ESERCIZIO PROPOSTO A: Secondo il brano sulla gastronomia calabrese, in quale anno e da dove fu portato il peperoncino in Calabria?

═════ ESTRATTO DELLA FONTE ═════

Il viaggio non poteva concludersi senza aver parlato del piacere delle tavola che in questa terra di meraviglie continua a stupire il senso del gusto oggi come un tempo...

In Calabria la gastronomia proviene dalla tradizionale cucina casalinga di quei contadini e pescatori calabresi, intenti a rielaborare e ad aggiungere "sapore" agli alimenti più poveri e semplici di cui disponevano quotidianamente. Ma quei cibi semplici di allora oggi sono diventati preziosi gioielli, sapori "forti" e genuini che hanno conservato quel gusto che oramai è scomparso quasi ovunque. La tradizione ha tramandato i segreti della lavorazione degli ortaggi, delle carni, in modo particolare del maiale e del pesce spada che abbonda nelle acque antistanti Scilla e Bagnara.
La coltivazione del peperoncino, detto anche la "spezie dei poveri", che fu portato in Calabria nel 1500 dal nuovo mondo, rende più vivaci piatti semplici sì, ma sempre inconfondibili. Da secoli il peperoncino è alla base di ricette popolari curative, magiche ed afrodisiache. Molte altre spezie, come lo Zafferano coltivato in Sila, importato dagli arabi, sono utilizzate nei piatti. Una doverosa citazione a parte per la le famosa cipolla di Tropea, altro orgoglio regionale insieme al peperoncino.

Questa terra soleggiata regala profumati agrumi, olive, oltre che ortaggi e vini. Possiede olio d’oliva extravergine di qualità come il “Lametia” ed il “Bruzio” e vini pregiati provenienti dalle zone vinicole di Bivongi, Cirò, Lamezia Terme e Castrovillari. La produzione si estende a decine di altri bianchi e rossi di pregio e unici , come il Bianco sulla costa jonica dove si coltivano vitigni di greco bianco, il più antico vitigno in Italia. I coloni greci battezzarono la Calabria, Enotria, "terra del vino".

═════ RIGHE FORNITE ═════

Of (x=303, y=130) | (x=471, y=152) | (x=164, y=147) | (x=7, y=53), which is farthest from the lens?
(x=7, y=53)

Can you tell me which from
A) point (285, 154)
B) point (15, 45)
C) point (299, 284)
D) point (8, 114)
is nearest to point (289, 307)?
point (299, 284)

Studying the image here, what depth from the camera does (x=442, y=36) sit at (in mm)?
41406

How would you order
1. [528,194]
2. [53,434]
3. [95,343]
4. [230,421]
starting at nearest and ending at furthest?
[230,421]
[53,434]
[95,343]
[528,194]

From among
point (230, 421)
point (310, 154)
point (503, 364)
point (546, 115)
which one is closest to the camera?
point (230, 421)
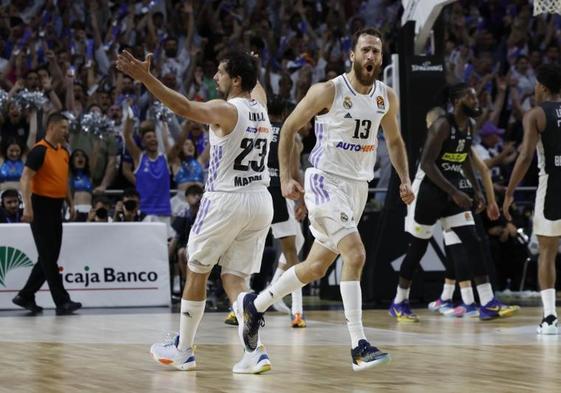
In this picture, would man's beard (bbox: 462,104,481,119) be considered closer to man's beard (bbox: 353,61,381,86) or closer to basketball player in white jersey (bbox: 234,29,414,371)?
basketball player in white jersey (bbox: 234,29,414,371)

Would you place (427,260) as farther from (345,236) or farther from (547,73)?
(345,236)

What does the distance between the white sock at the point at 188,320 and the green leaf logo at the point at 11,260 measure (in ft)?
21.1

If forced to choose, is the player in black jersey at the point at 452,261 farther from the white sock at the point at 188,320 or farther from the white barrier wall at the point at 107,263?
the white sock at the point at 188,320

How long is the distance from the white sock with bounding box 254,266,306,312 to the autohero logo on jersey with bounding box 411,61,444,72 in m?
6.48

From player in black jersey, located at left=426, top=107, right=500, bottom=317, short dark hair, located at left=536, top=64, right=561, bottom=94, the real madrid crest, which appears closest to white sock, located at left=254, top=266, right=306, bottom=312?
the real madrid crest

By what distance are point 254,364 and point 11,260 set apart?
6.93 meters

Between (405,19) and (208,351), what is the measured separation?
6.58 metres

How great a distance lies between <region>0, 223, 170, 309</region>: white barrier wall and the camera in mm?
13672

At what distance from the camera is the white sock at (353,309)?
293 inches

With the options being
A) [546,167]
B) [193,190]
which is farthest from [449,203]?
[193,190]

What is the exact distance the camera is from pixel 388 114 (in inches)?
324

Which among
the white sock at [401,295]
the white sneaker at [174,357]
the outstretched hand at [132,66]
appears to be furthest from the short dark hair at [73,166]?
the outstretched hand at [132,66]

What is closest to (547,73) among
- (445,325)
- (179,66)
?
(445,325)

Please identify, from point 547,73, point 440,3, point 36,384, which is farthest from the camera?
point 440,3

═════
═════ RIGHE FORNITE ═════

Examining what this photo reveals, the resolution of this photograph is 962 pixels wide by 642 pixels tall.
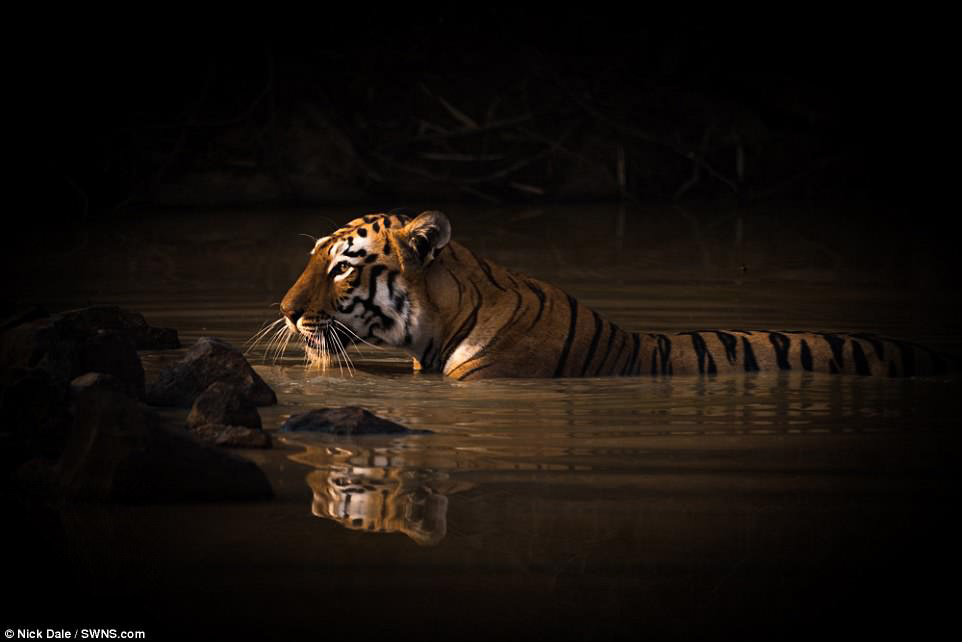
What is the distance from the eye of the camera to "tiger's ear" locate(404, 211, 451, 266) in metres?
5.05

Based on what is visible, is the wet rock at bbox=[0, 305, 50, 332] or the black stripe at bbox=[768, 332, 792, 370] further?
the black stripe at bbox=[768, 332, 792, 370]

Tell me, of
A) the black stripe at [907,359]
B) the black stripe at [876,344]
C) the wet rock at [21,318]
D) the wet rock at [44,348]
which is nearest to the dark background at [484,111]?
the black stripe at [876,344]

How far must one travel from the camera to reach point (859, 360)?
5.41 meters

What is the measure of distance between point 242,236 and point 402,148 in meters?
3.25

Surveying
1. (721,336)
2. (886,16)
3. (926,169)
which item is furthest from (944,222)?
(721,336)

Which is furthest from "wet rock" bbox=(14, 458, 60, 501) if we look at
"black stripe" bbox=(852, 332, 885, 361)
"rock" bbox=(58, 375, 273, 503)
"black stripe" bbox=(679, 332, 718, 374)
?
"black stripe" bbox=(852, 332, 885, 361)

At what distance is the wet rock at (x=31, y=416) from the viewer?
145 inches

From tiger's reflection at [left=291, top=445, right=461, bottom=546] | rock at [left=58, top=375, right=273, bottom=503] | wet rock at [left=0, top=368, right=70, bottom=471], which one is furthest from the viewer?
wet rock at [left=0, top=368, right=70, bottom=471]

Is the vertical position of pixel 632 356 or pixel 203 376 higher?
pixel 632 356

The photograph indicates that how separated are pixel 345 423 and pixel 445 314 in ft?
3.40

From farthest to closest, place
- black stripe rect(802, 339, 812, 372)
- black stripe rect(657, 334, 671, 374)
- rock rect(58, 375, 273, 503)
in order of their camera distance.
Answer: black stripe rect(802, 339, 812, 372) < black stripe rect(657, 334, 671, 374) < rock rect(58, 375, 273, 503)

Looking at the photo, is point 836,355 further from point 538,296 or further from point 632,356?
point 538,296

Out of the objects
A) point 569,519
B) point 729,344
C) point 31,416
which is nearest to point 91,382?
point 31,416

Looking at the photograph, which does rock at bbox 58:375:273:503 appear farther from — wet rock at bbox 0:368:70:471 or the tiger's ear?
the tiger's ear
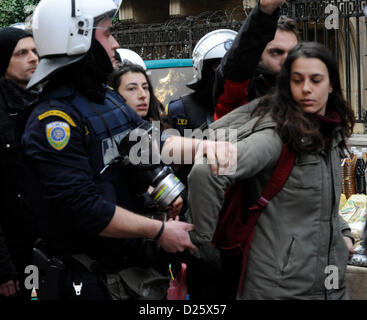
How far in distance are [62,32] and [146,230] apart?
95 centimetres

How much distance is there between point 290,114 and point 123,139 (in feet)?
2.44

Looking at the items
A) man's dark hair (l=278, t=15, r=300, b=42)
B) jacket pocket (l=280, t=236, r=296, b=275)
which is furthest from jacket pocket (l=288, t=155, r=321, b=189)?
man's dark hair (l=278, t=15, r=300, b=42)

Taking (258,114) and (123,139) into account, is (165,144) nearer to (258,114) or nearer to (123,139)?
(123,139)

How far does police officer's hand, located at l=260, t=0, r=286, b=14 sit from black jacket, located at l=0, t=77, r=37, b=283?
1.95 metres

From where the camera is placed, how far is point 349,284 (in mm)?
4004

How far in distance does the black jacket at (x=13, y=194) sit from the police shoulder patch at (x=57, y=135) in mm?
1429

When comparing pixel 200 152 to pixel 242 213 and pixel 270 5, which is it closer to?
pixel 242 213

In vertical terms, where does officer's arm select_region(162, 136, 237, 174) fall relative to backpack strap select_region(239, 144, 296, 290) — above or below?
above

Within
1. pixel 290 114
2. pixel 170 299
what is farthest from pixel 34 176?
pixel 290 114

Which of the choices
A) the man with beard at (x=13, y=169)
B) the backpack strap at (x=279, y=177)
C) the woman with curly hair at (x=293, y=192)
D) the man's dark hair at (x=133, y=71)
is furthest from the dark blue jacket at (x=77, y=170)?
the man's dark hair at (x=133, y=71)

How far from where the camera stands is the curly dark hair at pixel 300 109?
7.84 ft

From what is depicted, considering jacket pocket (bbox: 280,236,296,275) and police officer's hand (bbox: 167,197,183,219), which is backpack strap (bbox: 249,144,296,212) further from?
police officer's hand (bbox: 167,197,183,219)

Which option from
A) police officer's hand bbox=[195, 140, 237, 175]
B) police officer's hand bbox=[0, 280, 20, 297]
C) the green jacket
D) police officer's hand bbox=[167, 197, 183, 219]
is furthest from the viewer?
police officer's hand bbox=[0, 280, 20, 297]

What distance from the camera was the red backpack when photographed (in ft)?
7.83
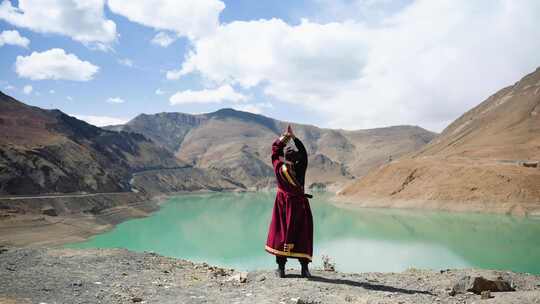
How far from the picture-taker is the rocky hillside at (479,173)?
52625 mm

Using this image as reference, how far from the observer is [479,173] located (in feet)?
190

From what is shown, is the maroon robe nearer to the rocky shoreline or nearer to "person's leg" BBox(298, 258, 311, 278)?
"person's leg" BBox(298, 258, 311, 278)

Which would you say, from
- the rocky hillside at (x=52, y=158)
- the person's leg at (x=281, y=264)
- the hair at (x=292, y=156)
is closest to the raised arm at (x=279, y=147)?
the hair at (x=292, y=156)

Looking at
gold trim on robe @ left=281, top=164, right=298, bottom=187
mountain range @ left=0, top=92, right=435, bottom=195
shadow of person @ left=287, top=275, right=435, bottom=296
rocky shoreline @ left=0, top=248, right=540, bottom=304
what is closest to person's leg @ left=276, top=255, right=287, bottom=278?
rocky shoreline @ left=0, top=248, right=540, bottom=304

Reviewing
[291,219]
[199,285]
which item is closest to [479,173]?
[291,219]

═════
═════ RIGHE FORNITE ═════

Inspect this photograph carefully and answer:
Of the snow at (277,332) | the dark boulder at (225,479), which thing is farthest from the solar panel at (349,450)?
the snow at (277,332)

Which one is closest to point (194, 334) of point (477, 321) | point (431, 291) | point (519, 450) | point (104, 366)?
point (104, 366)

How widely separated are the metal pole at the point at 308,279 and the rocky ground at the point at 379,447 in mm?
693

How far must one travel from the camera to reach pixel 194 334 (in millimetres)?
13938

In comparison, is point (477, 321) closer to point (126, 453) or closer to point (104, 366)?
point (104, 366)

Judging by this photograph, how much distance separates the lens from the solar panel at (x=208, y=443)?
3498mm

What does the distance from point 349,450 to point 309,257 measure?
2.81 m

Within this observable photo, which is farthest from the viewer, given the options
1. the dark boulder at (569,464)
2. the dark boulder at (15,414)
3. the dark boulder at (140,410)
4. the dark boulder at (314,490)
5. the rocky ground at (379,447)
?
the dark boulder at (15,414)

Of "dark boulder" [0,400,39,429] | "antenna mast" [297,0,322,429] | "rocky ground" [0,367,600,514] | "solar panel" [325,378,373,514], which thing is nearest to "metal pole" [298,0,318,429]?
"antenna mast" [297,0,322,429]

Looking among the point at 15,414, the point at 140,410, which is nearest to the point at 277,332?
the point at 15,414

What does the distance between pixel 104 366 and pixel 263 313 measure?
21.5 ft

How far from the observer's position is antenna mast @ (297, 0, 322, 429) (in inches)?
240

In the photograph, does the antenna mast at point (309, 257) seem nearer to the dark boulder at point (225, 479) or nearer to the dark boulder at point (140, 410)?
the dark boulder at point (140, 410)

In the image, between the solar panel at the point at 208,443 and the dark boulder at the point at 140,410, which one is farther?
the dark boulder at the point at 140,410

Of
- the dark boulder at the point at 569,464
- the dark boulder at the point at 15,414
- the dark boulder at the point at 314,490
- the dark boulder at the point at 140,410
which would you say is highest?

═════

ESERCIZIO PROPOSTO B: Conta le righe dei tre blocchi che contengono la stringa "position", distinguendo tra maiuscole e minuscole. Scrivi soltanto il numero.

SOLUZIONE SCRITTA A: Fu portato in Calabria nel 1500 dal nuovo mondo.

SOLUZIONE SCRITTA B: 2